■ What you are asked to do ■
Please repeat the records exactly. The pictures are to be left out.

■ Records drawn from a dataset ■
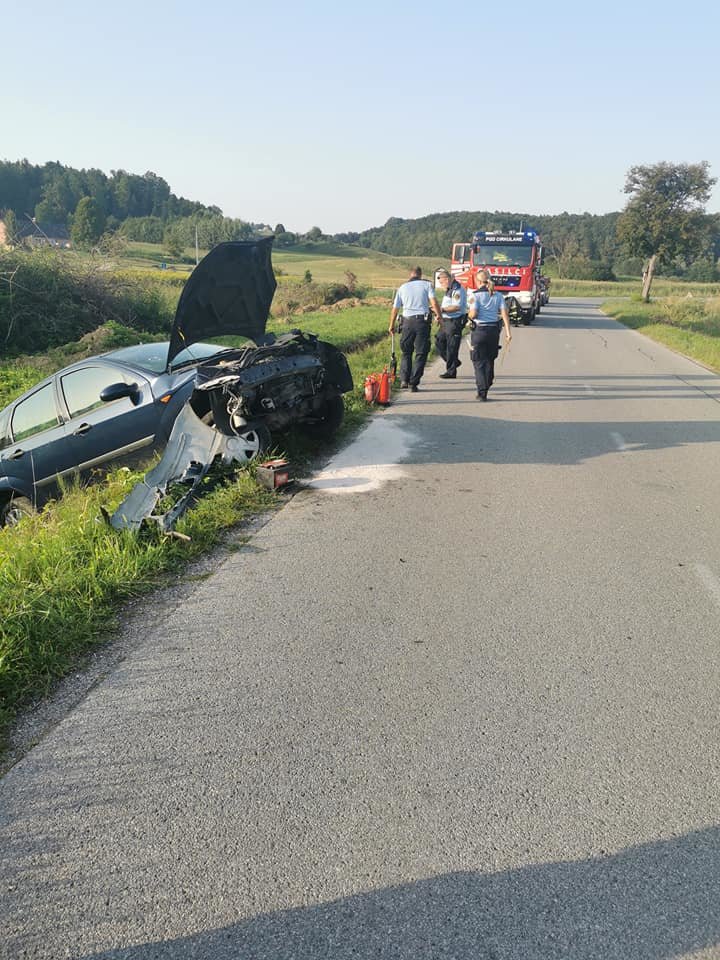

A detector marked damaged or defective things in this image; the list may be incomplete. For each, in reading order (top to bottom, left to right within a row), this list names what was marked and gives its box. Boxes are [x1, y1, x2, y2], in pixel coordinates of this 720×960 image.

damaged engine bay [108, 236, 352, 528]
crashed silver car [109, 237, 352, 532]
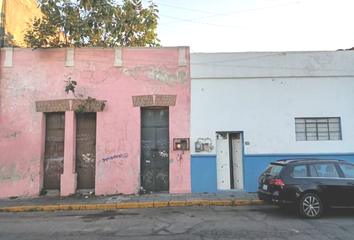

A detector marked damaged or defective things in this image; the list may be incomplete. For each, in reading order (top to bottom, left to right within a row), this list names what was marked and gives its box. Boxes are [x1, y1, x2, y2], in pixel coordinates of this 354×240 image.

peeling paint wall [0, 47, 191, 197]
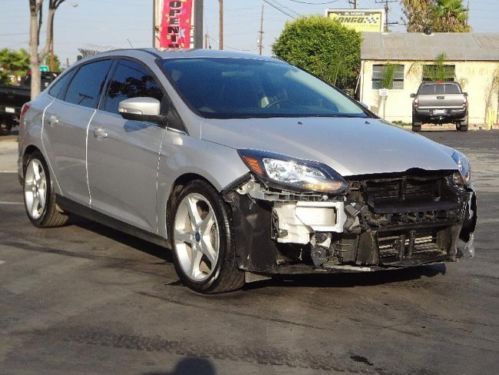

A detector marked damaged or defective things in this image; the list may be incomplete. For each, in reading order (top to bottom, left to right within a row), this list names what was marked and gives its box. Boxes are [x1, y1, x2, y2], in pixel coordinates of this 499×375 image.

broken headlight assembly [240, 149, 350, 194]
crumpled hood [201, 117, 458, 177]
broken headlight assembly [454, 149, 472, 186]
damaged front bumper [225, 171, 478, 276]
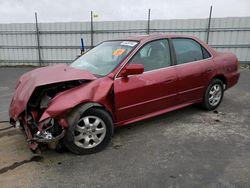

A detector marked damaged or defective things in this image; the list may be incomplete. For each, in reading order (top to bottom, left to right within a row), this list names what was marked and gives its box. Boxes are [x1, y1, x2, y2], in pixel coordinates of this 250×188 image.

dented hood [9, 64, 96, 119]
damaged red sedan [9, 35, 240, 154]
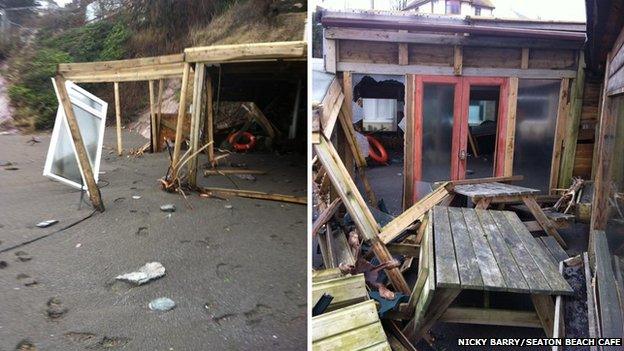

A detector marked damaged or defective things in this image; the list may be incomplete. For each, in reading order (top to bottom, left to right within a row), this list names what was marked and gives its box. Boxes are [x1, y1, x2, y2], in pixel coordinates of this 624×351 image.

broken window frame [43, 79, 108, 191]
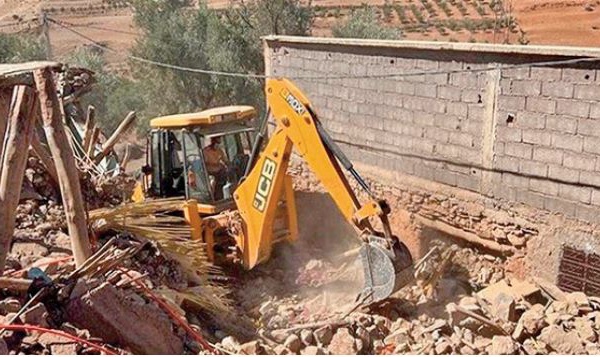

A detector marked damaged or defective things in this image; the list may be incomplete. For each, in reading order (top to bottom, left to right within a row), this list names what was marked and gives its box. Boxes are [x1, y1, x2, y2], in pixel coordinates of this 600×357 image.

broken wooden beam [0, 85, 36, 272]
broken wooden beam [34, 67, 92, 268]
broken wooden beam [93, 110, 135, 163]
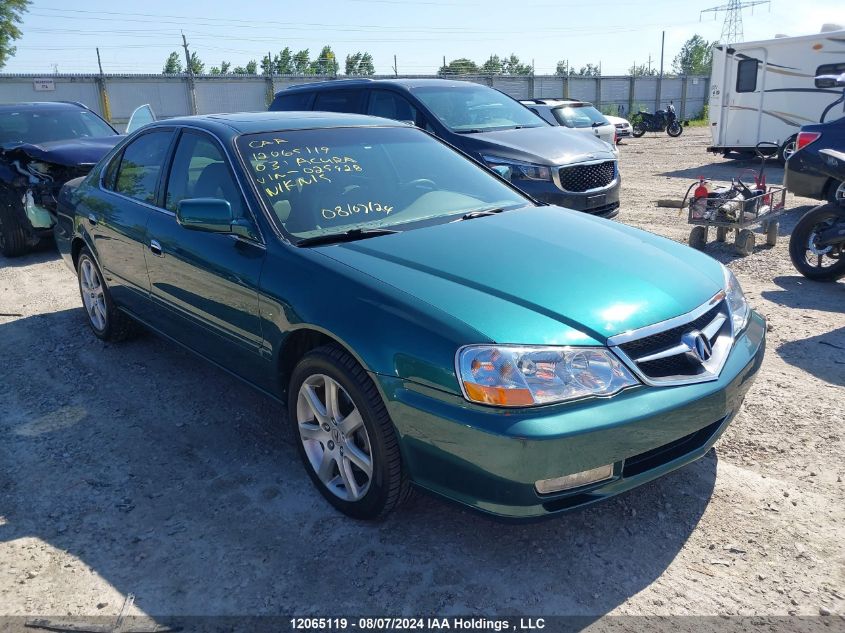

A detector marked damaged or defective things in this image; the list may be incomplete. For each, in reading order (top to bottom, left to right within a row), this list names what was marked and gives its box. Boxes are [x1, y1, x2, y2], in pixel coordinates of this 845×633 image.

damaged vehicle [0, 102, 153, 256]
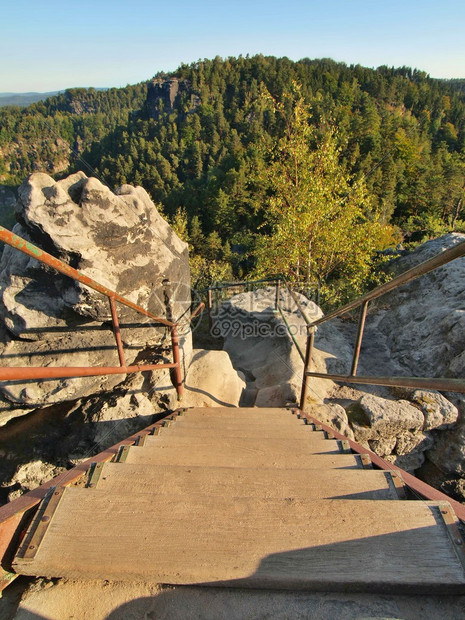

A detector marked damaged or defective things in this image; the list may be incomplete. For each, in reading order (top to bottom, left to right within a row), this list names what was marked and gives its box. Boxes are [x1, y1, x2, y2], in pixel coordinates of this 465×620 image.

rusty metal railing [0, 225, 205, 400]
rusty railing post [107, 296, 125, 366]
rusty railing post [298, 326, 316, 410]
rusty railing post [350, 300, 368, 376]
rusty metal railing [300, 239, 464, 406]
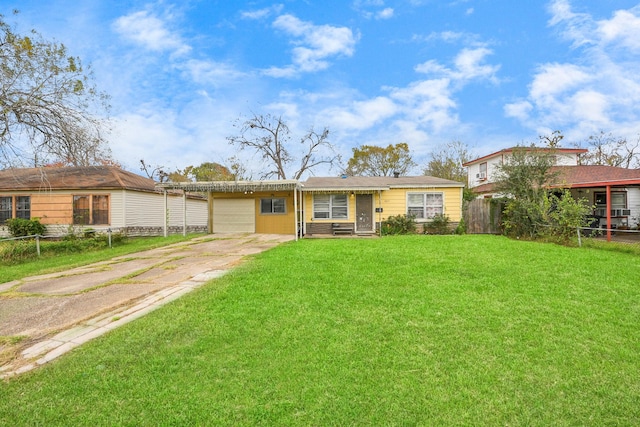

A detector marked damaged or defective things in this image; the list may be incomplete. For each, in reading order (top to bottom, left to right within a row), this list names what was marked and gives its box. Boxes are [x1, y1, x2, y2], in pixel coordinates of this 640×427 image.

cracked concrete walkway [0, 236, 296, 380]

■ Exercise solution ■
A detector marked damaged or defective things in this image; the list may be incomplete. For each, in reading order (top to bottom, left to right within a row), this list names what was marked and gives its box. Boxes are [x1, y1, x2, y2], in pixel coordinates of this 720×960 image.

damaged engine bay [108, 236, 352, 528]
crashed silver car [109, 237, 352, 532]

A detector marked damaged or defective things in this image; the list may be incomplete. For each, in reading order (top to bottom, left to right within a row), this list names what was marked and gives its box. Boxes are [x1, y1, x2, y2], in pixel coordinates of this 354×240 image.

peeling paint wall [0, 47, 191, 197]

A detector marked damaged or defective things in this image; the list may be incomplete. For each, in reading order (top to bottom, left to right within a row), this list names what was marked and gives its box. Boxes are [x1, y1, x2, y2], in pixel coordinates of this 499×375 image.

broken headlight assembly [240, 149, 350, 194]
crumpled hood [201, 117, 458, 177]
broken headlight assembly [454, 149, 472, 186]
damaged front bumper [225, 171, 478, 276]

A detector marked damaged or defective things in this image; the list may be incomplete. For each, in reading order (top to bottom, left to right within a row), this list names what was marked and gives its box. Boxes are [x1, y1, x2, y2], in pixel coordinates of this 250×188 image.

dented hood [9, 64, 96, 119]
damaged red sedan [9, 35, 240, 154]

A detector marked damaged or defective things in this image; the list may be incomplete. For each, in reading order (top to bottom, left to right within a row), this list names what was marked and gives its box. Boxes are [x1, y1, x2, y2], in pixel coordinates of this 624×351 image.

broken window frame [43, 79, 108, 191]

A detector marked damaged or defective things in this image; the list may be incomplete. For each, in reading order (top to bottom, left to right within a row), this list names what was marked and gives its box. Boxes are [x1, y1, x2, y2], in pixel coordinates of this 600×357 image.

broken wooden beam [0, 85, 36, 272]
broken wooden beam [34, 67, 92, 268]
broken wooden beam [93, 110, 135, 163]

A detector marked damaged or defective things in this image; the list may be incomplete. For each, in reading order (top to bottom, left to right within a row), this list names what was marked and gives its box. Boxes are [x1, y1, x2, y2], in pixel coordinates of this 845×633 image.

damaged vehicle [0, 102, 153, 256]

A detector marked damaged or defective things in this image; the list may be incomplete. For each, in reading order (top to bottom, left to right within a row), this list names what was marked and gives its box. Boxes are [x1, y1, x2, y2], in pixel coordinates of this 465×620 image.

rusty metal railing [0, 225, 205, 400]
rusty railing post [107, 296, 125, 366]
rusty railing post [298, 326, 316, 410]
rusty railing post [350, 300, 368, 376]
rusty metal railing [300, 239, 464, 406]

A detector marked damaged or defective things in this image; the list may be incomplete. For each, in reading order (top to bottom, left to right within a row), this list names what was marked and gives its box. Boxes are [x1, y1, x2, y2], in pixel coordinates of this 640×427 image.

cracked concrete walkway [0, 236, 296, 380]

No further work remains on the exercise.